Figure 22-40 The DNA-binding domain common to a number of steroid hormone receptor proteins. These proteins have a binding site for the hormone, a DNA-binding domain, and a region that activates the transcription of the regulated gene. The DNAbinding region is highly conserved. The sequence shown here (see Table 5-1 for amino acid abbreviations) is that for the estrogen receptor, but the residues in bold type are common to all such receptors. Eight critical Cys residues bind to two Zn²⁺ ions that stabilize the "zinc fmger" structure shared with many other DNA-binding proteins (see Fig. 27-12). The regulation of gene expression is described in more detail in Chapter 27.

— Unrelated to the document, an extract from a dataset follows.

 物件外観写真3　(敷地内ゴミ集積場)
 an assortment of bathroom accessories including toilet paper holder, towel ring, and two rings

The region of the hormone receptor responsible for hormone bmding (the ligand-binding region, always at the carboxyl terminus) is quite different in different members of the hormone receptor family. The glucocorticoid receptor is only 30% homologous with the estrogen receptor and 17% homologous with the thyroid hormone receptor. In the vitamin D receptor, the ligand-binding region consists of only 25 residues, whereas it has 603 residues in the mineralocorticoid receptor. The different sequences are reflected in different specificities for hormone binding. Mutations that change one amino acid residue in this region result in loss of responsiveness to a specific hormone; some humans unable to respond to cortisol, testosterone, vitamin D, or thyroxine have been shown to have such mutations in the corresponding hormone receptor.

The specificity of the ligand-binding site is exploited in the use of a drug, tamoxifen, in the treatment of breast cancer in humans. In some types of breast cancer, division of the cancerous cells depends on the continued presence of the hormone estrogen. Tamoxifen competes with estrogen in binding to the estrogen receptor, but the tamoxifenreceptor complex is inactive in gene regulation. Consequently, tamoxifen administration after surgery or chemotherapy for this type of breast cancer slows or stops the growth of remaining cancerous cells, prolonging the life of the patient.

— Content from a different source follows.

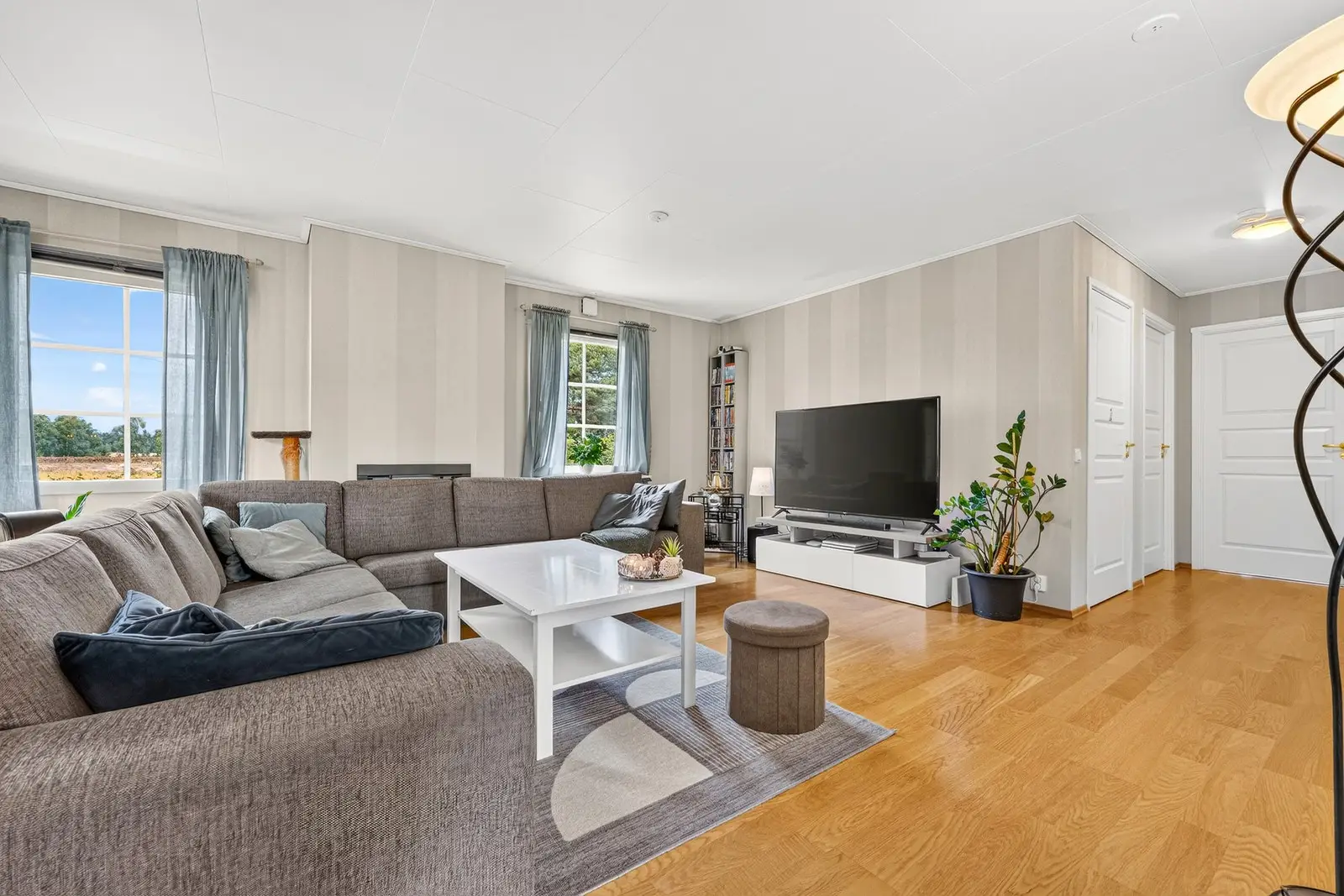 Her er det god plass til en romslig sofagruppe med tilhørende møblement.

Another steroid analog, the drug RU486, is used in the very early termination of pregnancy. An antagonist of the hormone progesterone, RU486 binds to the progesterone receptor and blocks hormone actions essential to the implantation of the fertilized ovum in the uterus. As of 1992, RU486 had not been approved for use in the United States.

The ability of a given steroid or thyroid hormone to act on a specific cell type depends not only on whether the receptor for that hormone is synthesized by the cell, but also on whether the cell contains enzymes that metabolize the hormone. Some hormones (testosterone, thyroxine, vitamin D) are enzymatically converted into more active derivatives within the target cell; others, such as cortisol, are converted to an inactive form in some cells, making these cells resistant to that hormone.

In addition to the DNA-binding and ligand-binding regions, steroid receptors also have two domains that interact (in a way not fully understood) with elements of the transcriptional (RNA-synthesizing) machinery in the nucleus. The combination of DNA binding and this interaction with the transcriptional apparatus allows the steroid hormone-receptor complex to modulate the rate at which proteins are produced from a specific gene. The relatively slow action of steroid hormones (hours or days are required for their full effect) is a consequence of their mode of action; time is required for RNA synthesis in the nucleus and for the subsequent protein synthesis.